Años después de aquel viaje en guagua que le cambió la vida, Miguel sufrió tres paranoias como consecuencia del abuso de sustancias. Esto, unido a algunos problemas judiciales le ayudó a decidir que tenía que dejar ese mundo.

Condenado a la rehabilitación

La suspensión de una condena judicial con la condición de ingresar en un centro de rehabilitación, fue el detonante para que Miguel decidiera cambiar de vida. La solución pasaba por internarse; era la oportunidad que estaba buscando desde hacía tiempo, pero sus pensamientos se dieron de bruces con la realidad.

Cuando el ingreso es apremiante, los enfermos se decantan por centros privados que no pertenecen a la Red de Centros de la Dirección General de Salud Pública de la Consejería de Sanidad del Gobierno de Canarias. En dichos centros privados no se utilizan programas terapéuticos; se aísla a las personas durante un largo período de tiempo en el que no reciben atención médica, psicológica y social, que es lo ideal en casos de drogodependencia.

Durante los 15 primeros días de estancia en la casa, estuvo incomunicado y con una persona continuamente a su lado; es el conocido como sombra. A las siete de la mañana la música evangelista le despertaba; a su lado se encontraban en varias literas otros drogadictos que compartían la estancia y las duchas comunitarias, en las que siempre salía el agua fría. La comida era recuperada de empresas a las que se pedía ayuda y siempre con la fecha de caducidad cumplida, en ocasiones con más de un año de la caducidad que marcaba la etiqueta.
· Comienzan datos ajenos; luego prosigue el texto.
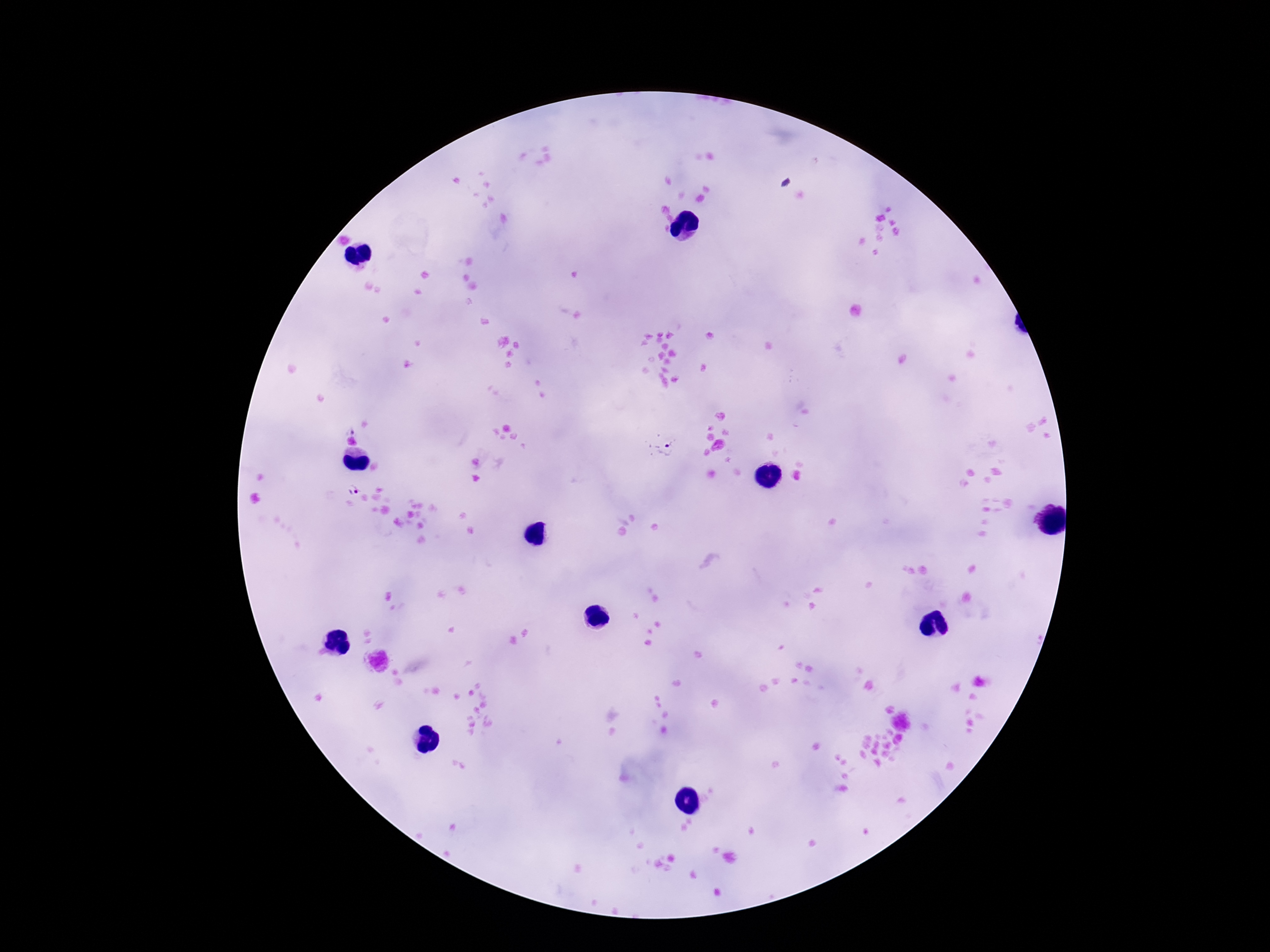
Approximate centers as (x, y) in pixels.
Plasmodium parasites: (350, 429), (671, 449), (352, 488).

Summary:
  - Magnification: 100x
  - Capture: smartphone camera through the microscope eyepiece
  - Patient malaria status: infected
  - Stain: Giemsa
  - Image size: 1270×952 pixels
  - Field of view: one from this slide
  - Preparation: thick blood film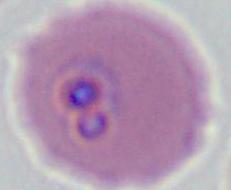
A Plasmodium parasite is seen. 400x or 1000x magnification. Micrograph.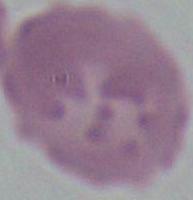

A red blood cell is shown. Captured at 1000x magnification. Photomicrograph.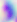
Summary:
  - Magnification: 400x
  - Modality: photomicrograph
  - Identification: Toxoplasma gondiiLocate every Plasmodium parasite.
“Son centros cristiano evangelistas que no se preocupan por el drogodependiente; no nos hacían análisis ni teníamos asistencia psicológica”, recuerda Miguel, “nunca nos dieron medicación; solo te dan un plato de comida y una cama, y eso supone una vía de escape para drogadictos que ven en estos centros la oportunidad de salir de la calle”.

Denuncia que este tipo de centro busca enriquecerse a costa de las personas que tratan de rehabilitarse. En uno de ellos, donde estuvo por un período de nueve meses, llegó a ser responsable de una de las áreas. Gracias a esta posición pudo conocer mejor el funcionamiento de estas ONG, que ofrecen servicios de albañilería y construcción, venden ropa de segunda mano y recogen muebles usados. Repasando mentalmente esos meses Miguel es capaz de sumar hasta 3000 euros al día de beneficios brutos, gracias a todos los servicios que se ofertaban.

Pero no todo era tan fácil; cuando los miembros de la casa observaban un comportamiento extraño o reticencias por parte de algún toxicómano a seguir las normas, les castigaban con las tareas más duras. Las mudanzas o la limpieza de los platos de toda la casa, solían ser algunas de las labores más detestadas por los internos.

“Yo soy cristiano católico y tenía que asistir a todas las charlas de los cristianos evangelistas; pero me metía en el papel para evitar los castigos. Era una situación que quemaba mucho psicológicamente”, relata; y recuerda indignado cuando en ocasiones se deshacían de camiones enteros de ropa que habían recibido de donaciones, porque no sabían qué hacer con todo ese volumen de prendas.

Esta experiencia provocó que Miguel no se recuperara y sufrió varias recaídas, a pesar de haberse mantenido alejado del mundo de las drogas durante más de nueve meses. El apoyo de su familia y la constante búsqueda de soluciones para acabar con el problema, les llevó a recurrir a las Unidades de Atención al Drogodependiente (UAD). En estos centros de día el enfermo puede iniciar la desintoxicación, proceso durante el cual recibe atención psicológica y social y donde tienen la obligación de hacerle analíticas para comprobar su evolución.

Comunidades terapéuticas como tratamiento integral

A finales de los años 80, la Red de Atención a las Drogodependencias comenzó a dar sus primeros pasos, y no fue hasta 1992 cuando se consolidó como Red Pública de Atención a las Drogodependencias. La Red en el archipiélago está formada por tres centros, Zonzamas en Lanzarote, Las Crucitas en Tenerife y La Fortaleza de Ansíte en Gran Canaria, todos ellos dedicados a las terapias para drogodependientes. Proyecto Hombre, Proyecto Esperanza y Proyecto Drago, tratan problemas relacionados con el alcoholismo también bajo el paraguas de la Dirección General de Salud Pública de la Consejería de Sanidad del Gobierno de Canarias.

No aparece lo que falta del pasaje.